▸ **PROVIDED PASSAGE**

■ ■ ■ ■ ■ ■ ■

Fr. David Nix's reflections on the death of Hugh Hefner confirmed for me a grave danger that I have been thinking a lot about lately, one that I believe is underappreciated today--the hardening of heart and lack of sincere repentance at the hour of death, as well as the difficulty (and rarity) of making a Perfect Act of Contrition after living for years or decades ignorant of God's grace . We always hold out hope for the deathbed conversion of sinners, and God can save anyone, but the fact of the matter is that they are, I suspect, rarer than we might want to believe. We do not, generally speaking, turn our lives on a dime. The weightiness of a lifetime of individual choices that turn away from God, consistently and cumulatively, make our lives more like a U-boat than a sailboat. A daily examen and regular Confession is indispensable for not finding ourselves one of the "foolish virgins," in the dark with no oil for our lamps. We plan for our estates, but do little to prepare our souls to be disposed towards acts of repentance.

■ ■ ■ ■ ■ ■ ■

▸ **RECORD SET**
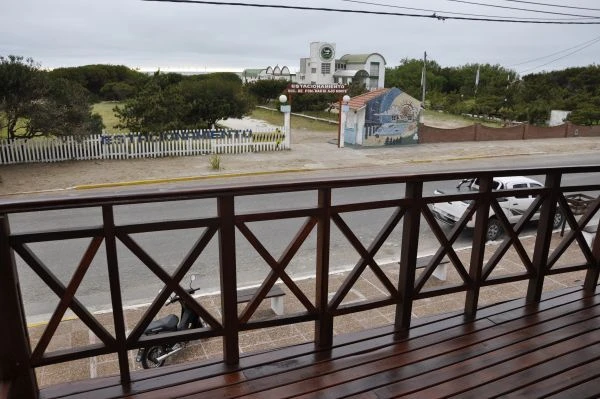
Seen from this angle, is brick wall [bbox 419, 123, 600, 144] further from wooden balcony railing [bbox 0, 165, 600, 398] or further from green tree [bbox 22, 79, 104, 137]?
wooden balcony railing [bbox 0, 165, 600, 398]

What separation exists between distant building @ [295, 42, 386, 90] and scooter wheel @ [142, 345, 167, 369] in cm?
5132

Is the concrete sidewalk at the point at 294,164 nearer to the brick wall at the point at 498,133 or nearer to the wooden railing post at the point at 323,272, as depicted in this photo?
the brick wall at the point at 498,133

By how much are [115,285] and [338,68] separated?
61670 mm

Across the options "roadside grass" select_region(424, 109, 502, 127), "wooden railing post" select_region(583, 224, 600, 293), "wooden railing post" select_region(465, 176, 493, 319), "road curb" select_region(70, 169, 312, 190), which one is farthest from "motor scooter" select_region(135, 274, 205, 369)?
"roadside grass" select_region(424, 109, 502, 127)

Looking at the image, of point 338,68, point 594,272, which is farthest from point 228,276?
point 338,68

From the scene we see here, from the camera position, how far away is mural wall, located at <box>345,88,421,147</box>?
22.2 meters

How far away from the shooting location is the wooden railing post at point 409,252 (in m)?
3.18

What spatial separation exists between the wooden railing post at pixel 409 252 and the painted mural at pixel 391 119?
19.4 metres

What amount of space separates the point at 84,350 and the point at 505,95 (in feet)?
162

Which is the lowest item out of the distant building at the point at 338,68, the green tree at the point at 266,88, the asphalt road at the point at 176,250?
the asphalt road at the point at 176,250

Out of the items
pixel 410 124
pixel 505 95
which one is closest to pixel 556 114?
pixel 505 95

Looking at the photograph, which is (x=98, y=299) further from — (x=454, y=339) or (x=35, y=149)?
(x=35, y=149)

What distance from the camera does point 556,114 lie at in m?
37.4

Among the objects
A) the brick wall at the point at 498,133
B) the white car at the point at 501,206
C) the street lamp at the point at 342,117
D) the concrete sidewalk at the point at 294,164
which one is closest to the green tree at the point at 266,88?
the concrete sidewalk at the point at 294,164
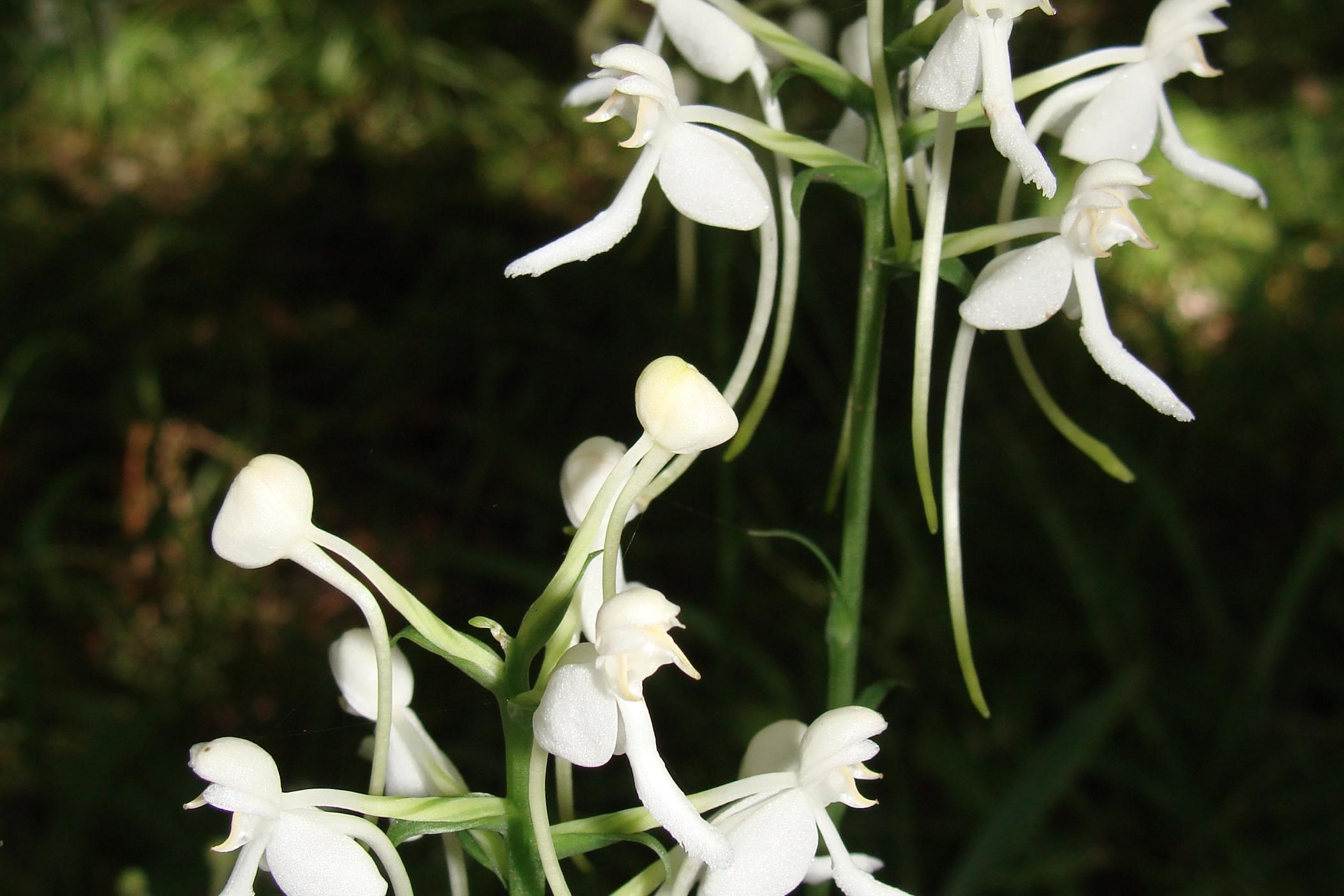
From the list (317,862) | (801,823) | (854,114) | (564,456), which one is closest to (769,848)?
(801,823)

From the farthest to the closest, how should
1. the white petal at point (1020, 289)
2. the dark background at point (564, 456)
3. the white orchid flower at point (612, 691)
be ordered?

■ ■ ■ ■ ■ ■ ■

▸ **LIST OF TASKS**
1. In the passage on deathbed repentance, why does the writer suspect deathbed conversions are rarer than we might want to believe? Answer in one to three sentences.
2. Continue the passage on deathbed repentance from its last sentence.

▸ **RESPONSE LIST**
1. We do not usually turn our lives on a dime. A lifetime of choices that turn away from God, made consistently and cumulatively, weighs on a life and makes it more like a U-boat than a sailboat.

2.
Think for a moment of the scenarios we may find ourselves in at our last hour; if we are young and approach the Throne of Judgment, it may have been due to a sudden car crash, a shooting, a freak accident, or a terminal diagnosis. Will we be mentally cognizant? Will we be aware enough to remember those times we have stuffed into corners of darkness, hoping no one will ever see, those hidden sins we keep buried, to flush them out into the light of day? Will we have the strength to forgive our enemies and those who have wronged us when we are bleeding out on a pile of glass, or fighting to take a breaths in the hospital bed as our lungs fill with fluid? How much more so for the middle-aged and old, who have neglected to offer due worship to God, charity to the poor, and reparations for their sins in this life? How much we presume!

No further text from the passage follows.